═════ Selected excerpt

A Post-Cannabis Detox Blog For Spiritual Enrichment
Everything from this point forward is intentionally cannabis-free while still advocating for responsible spiritual use and enrichment.
"I testify and warn everyone who hears the words of the prophecy of this book..." So begins one of the most terrifying warnings ever recorded in Scripture. Not a warning to pagans. Not a warning to atheists. Not a warning to those who never opened a Bible. It is a warning directed toward those who hear, teach, interpret, and proclaim the Word of God.
Revelation 22:18-19 closes the final pages of Scripture with a thunderous declaration: do not add to God's words, and do not take away from them. The warning is simple. The consequences are severe. Yet throughout history, men have repeatedly attempted to improve upon God's message. They have wrapped it in empires, draped it in flags, clothed it in nationalism, and used it as a tool to acquire wealth, influence, and control.
Moses delivered a nearly identical warning centuries earlier. Deuteronomy 4:2 declared, "You shall not add to the word which I command you, neither shall you diminish ought from it." Proverbs 30:6 echoed the same command. God appears remarkably consistent on this matter. Humanity, however, appears remarkably determined to ignore Him.
Christ Himself rejected political power when Satan offered Him the kingdoms of the world. Before Pilate, Jesus declared, "My kingdom is not of this world." Yet generation after generation, religious leaders have attempted to build earthly kingdoms while claiming divine authority. The temptation remains the same today as it was in the wilderness.
Billy Graham repeatedly warned Christians against confusing the Gospel with political ideology. He reminded believers that the Kingdom of God transcends parties, nations, and governments. Whenever Christianity becomes dependent upon political power, it risks losing the very thing that made it Christianity in the first place.
Revelation warns of a Beast that demands loyalty. Throughout history, interpreters have disagreed about its exact identity. Yet nearly all agree on one characteristic: the Beast seeks allegiance that belongs to God alone. Whenever political movements demand unquestioning devotion, whenever religious leaders declare political opponents to be enemies of God, whenever faith becomes inseparable from state power, the warning signs should cause every believer to tremble.

══════════
═════ Listed entries

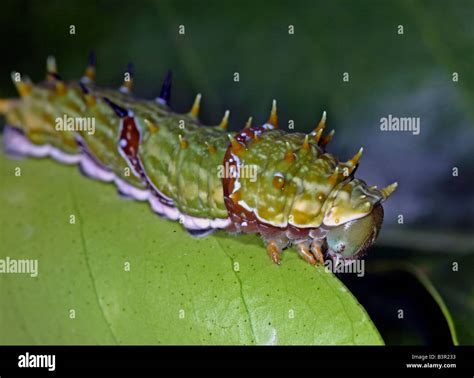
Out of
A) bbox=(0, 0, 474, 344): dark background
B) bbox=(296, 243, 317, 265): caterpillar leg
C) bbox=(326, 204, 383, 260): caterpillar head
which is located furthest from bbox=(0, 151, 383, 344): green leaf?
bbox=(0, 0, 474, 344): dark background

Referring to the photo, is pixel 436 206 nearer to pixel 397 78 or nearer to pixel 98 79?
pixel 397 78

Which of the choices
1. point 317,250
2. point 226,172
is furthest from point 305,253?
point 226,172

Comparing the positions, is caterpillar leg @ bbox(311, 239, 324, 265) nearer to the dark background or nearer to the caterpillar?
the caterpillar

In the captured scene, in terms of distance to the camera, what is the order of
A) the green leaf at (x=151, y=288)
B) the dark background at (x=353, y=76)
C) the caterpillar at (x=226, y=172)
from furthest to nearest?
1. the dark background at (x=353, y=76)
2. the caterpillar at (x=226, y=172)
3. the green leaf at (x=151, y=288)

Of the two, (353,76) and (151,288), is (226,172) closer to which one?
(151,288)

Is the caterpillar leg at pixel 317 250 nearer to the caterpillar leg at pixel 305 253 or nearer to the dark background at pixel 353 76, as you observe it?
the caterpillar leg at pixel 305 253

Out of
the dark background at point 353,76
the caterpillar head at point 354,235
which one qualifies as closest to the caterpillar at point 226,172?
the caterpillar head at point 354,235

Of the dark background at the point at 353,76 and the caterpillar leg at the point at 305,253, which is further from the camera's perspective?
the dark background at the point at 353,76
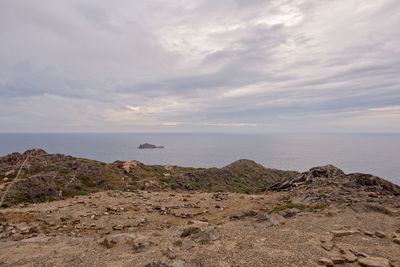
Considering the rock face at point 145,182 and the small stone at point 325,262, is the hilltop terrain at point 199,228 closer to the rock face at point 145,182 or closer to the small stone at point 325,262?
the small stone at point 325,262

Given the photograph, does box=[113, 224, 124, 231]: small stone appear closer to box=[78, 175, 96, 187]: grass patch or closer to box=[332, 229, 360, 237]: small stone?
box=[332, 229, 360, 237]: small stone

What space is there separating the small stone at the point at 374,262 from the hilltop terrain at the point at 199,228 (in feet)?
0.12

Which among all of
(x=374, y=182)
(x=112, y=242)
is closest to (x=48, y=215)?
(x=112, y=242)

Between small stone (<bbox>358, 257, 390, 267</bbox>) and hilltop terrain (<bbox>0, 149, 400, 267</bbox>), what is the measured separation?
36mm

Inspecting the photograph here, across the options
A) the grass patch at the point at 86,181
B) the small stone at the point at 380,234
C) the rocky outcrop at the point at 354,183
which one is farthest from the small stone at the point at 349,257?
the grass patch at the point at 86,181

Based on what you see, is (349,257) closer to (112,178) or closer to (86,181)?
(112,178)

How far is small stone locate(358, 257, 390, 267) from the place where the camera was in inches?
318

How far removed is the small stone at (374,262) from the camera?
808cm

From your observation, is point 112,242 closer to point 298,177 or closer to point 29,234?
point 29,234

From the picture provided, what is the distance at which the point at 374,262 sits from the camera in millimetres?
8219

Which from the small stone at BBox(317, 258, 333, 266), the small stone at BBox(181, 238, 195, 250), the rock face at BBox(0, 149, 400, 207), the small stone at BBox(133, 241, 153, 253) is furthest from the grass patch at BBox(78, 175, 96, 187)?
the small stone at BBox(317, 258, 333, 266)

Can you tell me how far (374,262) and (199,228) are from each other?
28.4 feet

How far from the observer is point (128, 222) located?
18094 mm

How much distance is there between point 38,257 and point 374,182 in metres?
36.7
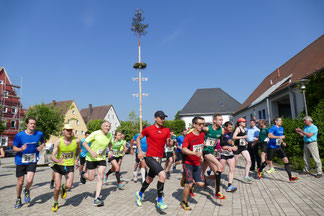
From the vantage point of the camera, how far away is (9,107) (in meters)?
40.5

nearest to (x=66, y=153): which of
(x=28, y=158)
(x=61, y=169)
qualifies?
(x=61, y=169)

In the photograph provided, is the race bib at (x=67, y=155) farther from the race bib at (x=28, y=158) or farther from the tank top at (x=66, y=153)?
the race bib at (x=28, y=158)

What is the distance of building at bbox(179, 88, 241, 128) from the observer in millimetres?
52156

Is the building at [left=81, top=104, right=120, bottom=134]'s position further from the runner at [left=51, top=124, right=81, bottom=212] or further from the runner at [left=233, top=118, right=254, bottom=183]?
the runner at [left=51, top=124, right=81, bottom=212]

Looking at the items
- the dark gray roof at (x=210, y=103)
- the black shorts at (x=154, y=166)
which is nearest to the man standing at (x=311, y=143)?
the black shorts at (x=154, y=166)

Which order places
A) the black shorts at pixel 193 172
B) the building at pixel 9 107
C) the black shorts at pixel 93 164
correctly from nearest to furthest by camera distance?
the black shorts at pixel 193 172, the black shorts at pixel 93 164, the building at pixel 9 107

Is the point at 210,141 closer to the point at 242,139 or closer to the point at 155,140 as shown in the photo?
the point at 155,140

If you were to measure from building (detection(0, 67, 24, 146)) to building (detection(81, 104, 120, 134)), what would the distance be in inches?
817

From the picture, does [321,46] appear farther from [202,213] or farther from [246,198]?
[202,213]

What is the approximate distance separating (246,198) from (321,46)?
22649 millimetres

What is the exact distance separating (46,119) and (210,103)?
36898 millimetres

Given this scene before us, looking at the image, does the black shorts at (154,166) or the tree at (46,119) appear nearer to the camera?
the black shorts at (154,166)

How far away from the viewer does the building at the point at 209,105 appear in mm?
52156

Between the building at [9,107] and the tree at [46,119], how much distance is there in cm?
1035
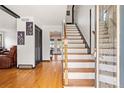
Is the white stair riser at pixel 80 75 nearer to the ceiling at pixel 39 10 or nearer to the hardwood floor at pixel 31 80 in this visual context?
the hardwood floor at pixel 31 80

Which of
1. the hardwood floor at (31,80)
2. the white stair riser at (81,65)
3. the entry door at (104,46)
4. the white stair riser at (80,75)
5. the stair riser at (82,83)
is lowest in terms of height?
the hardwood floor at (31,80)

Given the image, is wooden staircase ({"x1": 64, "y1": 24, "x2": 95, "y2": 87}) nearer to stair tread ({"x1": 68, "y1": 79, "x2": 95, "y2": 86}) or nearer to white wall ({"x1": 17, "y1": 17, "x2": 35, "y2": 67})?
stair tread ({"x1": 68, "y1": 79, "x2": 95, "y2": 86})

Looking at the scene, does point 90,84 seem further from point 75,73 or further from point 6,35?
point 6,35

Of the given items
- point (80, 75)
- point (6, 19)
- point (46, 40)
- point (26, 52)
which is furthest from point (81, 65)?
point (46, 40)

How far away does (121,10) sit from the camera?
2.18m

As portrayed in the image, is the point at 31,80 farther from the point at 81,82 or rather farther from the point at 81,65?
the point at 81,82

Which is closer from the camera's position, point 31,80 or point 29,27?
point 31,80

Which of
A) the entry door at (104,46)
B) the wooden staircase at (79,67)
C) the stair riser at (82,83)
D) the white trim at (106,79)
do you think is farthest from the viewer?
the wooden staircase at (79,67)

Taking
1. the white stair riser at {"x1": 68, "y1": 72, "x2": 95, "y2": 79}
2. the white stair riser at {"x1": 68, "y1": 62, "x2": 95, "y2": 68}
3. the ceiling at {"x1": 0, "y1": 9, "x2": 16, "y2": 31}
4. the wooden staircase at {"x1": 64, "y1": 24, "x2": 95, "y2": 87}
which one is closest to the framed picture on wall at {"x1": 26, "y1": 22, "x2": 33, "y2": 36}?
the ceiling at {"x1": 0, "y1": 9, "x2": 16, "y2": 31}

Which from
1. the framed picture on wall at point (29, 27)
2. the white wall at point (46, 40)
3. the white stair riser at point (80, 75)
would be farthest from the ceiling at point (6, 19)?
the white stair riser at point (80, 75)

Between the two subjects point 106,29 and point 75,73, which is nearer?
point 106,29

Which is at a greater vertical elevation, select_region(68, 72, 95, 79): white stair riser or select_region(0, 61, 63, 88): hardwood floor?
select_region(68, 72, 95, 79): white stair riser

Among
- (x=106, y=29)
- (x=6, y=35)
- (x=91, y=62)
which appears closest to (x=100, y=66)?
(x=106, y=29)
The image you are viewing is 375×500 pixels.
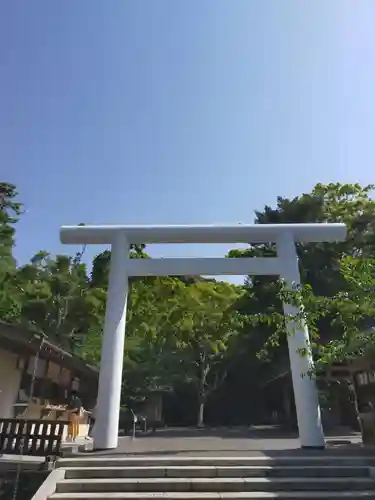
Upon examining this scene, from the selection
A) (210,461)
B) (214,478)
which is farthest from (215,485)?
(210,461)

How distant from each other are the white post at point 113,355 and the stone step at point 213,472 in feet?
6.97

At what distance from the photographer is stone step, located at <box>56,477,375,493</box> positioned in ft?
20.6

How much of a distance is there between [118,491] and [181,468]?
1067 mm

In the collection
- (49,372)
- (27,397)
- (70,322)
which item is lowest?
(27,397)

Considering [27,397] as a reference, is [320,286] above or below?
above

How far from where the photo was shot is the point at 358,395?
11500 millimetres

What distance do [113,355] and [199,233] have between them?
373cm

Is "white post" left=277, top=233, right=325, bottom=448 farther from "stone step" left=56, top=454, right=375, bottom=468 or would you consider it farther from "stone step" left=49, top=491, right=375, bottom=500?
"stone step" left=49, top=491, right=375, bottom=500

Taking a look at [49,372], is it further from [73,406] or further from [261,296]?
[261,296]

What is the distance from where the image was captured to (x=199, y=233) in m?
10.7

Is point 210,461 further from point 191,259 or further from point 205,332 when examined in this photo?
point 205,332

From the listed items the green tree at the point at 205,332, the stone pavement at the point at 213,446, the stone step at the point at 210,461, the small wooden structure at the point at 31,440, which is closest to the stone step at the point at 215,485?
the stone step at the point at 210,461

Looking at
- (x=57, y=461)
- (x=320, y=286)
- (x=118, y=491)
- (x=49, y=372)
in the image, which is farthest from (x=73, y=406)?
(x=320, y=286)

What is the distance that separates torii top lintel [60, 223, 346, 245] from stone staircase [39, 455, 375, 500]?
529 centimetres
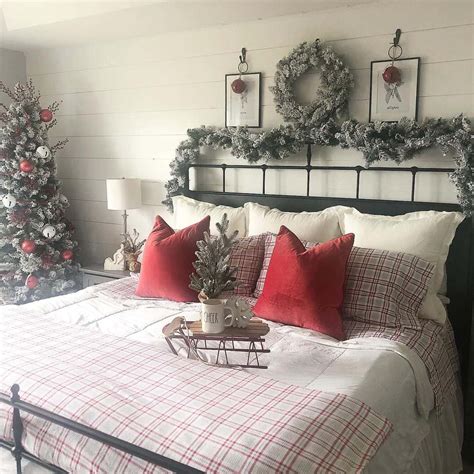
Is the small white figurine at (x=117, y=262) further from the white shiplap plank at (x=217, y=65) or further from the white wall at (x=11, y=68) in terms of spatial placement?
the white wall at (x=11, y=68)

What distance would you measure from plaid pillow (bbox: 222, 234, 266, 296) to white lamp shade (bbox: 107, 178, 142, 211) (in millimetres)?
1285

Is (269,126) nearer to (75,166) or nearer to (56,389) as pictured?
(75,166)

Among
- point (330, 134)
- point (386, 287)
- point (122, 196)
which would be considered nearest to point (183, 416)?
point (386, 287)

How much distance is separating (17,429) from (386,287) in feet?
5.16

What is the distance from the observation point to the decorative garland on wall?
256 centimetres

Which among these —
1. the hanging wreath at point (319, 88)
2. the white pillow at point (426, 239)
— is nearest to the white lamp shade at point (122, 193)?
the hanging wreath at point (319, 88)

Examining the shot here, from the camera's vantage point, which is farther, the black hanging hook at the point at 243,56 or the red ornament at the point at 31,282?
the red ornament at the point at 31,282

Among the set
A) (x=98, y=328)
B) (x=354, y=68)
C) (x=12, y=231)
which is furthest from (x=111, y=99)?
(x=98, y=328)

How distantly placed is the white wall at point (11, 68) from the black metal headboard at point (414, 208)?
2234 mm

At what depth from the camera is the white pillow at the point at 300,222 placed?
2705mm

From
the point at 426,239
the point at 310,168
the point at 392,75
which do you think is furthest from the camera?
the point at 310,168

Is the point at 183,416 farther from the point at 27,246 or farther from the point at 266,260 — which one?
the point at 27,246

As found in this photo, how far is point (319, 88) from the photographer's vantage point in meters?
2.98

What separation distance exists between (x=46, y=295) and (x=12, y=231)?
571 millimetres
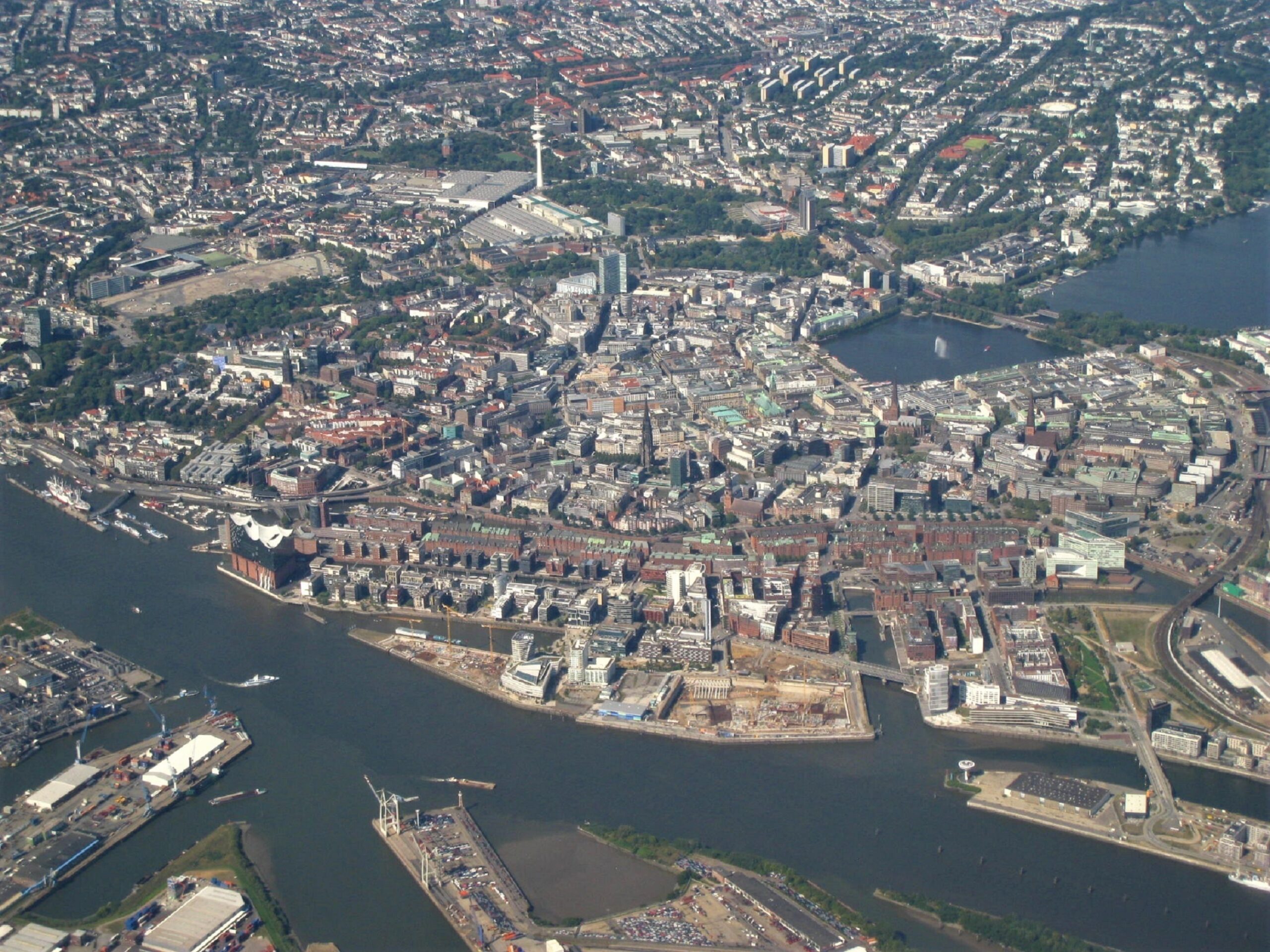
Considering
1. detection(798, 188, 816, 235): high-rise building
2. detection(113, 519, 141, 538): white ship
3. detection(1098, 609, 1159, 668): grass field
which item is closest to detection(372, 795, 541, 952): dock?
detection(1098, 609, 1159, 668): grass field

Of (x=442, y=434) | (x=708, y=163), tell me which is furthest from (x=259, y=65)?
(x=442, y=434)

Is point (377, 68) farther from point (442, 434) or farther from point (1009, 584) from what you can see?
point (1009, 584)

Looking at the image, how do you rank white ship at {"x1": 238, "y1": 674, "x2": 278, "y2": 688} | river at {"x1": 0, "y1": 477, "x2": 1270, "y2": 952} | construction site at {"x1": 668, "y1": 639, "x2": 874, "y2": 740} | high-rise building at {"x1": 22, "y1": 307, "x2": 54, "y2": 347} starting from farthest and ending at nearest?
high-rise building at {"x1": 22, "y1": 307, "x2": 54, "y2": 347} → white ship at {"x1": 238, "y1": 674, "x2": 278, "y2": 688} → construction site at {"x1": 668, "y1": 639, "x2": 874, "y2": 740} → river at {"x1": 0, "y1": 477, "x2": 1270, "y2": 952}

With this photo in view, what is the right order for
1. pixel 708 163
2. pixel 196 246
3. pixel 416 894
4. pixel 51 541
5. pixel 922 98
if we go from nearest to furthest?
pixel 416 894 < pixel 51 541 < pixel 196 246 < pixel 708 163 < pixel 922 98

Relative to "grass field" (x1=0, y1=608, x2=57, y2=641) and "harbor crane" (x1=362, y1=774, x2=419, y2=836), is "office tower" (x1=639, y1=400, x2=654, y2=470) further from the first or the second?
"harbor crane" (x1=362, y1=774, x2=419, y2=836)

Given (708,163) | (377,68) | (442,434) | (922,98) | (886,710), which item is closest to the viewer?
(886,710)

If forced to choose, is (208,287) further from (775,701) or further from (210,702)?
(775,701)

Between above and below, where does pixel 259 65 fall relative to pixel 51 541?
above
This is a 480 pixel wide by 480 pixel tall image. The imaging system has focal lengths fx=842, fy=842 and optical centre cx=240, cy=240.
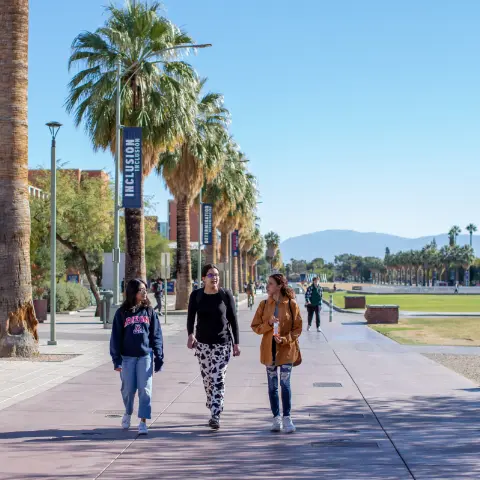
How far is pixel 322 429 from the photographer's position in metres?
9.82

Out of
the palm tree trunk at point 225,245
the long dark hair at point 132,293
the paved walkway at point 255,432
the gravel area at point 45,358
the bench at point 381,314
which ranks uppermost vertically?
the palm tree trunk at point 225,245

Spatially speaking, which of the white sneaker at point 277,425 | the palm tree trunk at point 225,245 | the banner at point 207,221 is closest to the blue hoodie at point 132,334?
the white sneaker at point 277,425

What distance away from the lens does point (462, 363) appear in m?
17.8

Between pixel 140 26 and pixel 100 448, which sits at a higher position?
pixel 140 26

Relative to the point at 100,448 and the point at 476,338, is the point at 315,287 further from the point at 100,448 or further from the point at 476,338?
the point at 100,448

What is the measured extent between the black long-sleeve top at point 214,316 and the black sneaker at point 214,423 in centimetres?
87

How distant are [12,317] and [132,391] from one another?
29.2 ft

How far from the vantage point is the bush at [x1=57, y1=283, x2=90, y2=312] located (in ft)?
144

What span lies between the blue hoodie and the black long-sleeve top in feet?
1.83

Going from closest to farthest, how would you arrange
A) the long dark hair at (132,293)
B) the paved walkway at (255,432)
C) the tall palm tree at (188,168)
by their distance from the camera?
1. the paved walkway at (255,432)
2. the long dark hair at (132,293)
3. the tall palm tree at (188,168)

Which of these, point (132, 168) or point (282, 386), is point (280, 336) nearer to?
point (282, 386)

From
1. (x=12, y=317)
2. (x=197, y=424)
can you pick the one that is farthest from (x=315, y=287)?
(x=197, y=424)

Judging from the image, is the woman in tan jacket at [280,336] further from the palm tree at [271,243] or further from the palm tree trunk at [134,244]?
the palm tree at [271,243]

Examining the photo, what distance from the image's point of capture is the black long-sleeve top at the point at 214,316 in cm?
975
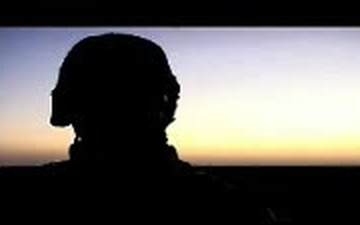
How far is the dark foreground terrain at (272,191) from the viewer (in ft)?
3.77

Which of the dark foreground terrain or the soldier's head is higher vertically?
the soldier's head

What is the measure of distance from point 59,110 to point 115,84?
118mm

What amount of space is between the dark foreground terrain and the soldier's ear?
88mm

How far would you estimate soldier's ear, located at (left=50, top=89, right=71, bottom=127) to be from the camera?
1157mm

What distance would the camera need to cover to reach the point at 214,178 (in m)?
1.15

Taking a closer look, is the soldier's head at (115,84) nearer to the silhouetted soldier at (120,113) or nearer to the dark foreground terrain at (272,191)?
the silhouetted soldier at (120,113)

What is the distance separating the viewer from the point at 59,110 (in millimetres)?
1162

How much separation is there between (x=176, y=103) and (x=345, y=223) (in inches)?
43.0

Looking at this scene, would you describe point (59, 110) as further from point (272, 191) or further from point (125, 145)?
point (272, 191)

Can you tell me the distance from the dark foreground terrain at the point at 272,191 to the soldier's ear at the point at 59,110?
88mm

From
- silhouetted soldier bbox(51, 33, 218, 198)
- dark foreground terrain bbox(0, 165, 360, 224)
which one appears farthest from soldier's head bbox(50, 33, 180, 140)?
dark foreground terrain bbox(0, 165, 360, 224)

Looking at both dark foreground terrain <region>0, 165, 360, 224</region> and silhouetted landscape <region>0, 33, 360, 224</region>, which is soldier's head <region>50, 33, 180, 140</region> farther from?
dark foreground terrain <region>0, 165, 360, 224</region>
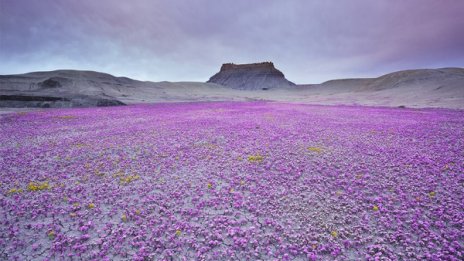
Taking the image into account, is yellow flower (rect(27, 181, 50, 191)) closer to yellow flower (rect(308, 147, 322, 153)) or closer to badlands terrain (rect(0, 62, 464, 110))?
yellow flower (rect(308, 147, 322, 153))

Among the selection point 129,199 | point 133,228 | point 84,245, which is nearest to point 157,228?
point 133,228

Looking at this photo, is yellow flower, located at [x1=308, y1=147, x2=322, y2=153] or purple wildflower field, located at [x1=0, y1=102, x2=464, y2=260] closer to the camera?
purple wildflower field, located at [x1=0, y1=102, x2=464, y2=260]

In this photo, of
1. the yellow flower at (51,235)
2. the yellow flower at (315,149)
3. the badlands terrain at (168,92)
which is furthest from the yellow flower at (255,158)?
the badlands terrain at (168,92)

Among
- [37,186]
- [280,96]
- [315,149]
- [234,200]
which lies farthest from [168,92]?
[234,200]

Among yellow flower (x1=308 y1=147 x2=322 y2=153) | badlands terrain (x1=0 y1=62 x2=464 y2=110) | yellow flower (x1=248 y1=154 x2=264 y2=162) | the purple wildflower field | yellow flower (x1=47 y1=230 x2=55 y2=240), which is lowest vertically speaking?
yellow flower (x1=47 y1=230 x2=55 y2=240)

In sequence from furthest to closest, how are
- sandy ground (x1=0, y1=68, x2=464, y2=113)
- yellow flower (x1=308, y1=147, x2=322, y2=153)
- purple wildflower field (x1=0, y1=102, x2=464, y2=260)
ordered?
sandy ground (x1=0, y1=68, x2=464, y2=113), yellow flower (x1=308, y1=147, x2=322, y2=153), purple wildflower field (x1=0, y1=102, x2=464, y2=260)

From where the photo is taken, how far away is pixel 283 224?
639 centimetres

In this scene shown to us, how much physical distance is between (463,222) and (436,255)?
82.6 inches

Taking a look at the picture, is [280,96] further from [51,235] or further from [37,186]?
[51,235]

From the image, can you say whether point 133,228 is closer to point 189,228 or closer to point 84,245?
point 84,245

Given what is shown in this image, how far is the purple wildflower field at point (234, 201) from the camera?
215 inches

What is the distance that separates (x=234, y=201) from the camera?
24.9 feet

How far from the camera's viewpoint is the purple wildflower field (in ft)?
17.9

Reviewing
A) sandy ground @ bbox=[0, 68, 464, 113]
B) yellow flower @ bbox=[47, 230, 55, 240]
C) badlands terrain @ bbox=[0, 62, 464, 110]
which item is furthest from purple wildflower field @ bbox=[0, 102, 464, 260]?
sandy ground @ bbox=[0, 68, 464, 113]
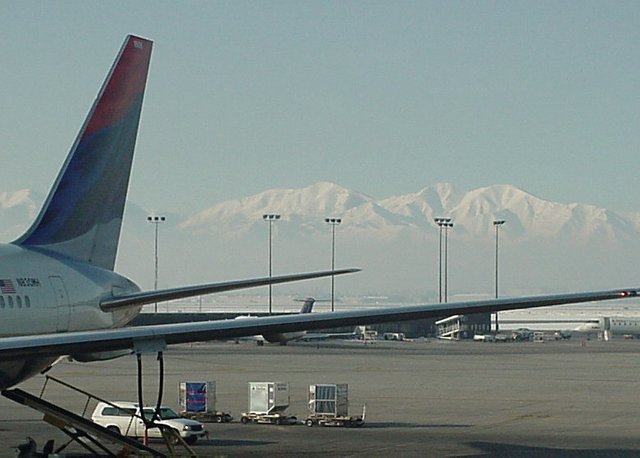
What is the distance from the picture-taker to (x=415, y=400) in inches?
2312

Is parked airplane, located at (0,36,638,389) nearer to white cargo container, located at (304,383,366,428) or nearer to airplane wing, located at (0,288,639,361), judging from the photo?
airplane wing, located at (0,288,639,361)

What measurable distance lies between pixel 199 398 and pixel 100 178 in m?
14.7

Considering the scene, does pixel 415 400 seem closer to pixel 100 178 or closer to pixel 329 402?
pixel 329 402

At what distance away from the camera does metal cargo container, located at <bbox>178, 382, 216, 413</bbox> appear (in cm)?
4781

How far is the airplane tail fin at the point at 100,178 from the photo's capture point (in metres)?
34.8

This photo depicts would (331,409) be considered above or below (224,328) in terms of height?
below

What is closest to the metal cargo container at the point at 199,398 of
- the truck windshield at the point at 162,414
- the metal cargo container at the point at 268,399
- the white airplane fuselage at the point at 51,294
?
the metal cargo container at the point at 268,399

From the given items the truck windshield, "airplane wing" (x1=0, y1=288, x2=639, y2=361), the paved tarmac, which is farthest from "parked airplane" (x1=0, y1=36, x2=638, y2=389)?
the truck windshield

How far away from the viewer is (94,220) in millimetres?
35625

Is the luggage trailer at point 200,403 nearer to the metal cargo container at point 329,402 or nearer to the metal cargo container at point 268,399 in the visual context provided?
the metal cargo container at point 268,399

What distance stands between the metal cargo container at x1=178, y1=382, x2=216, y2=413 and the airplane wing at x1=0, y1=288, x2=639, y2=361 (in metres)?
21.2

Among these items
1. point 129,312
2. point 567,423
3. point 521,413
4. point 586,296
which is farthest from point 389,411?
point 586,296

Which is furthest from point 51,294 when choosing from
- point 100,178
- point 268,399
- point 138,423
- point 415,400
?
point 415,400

══════════

Your instructions: In the cannabis-free blog post, what did Jesus declare before Pilate?

Exercise answer: "My kingdom is not of this world."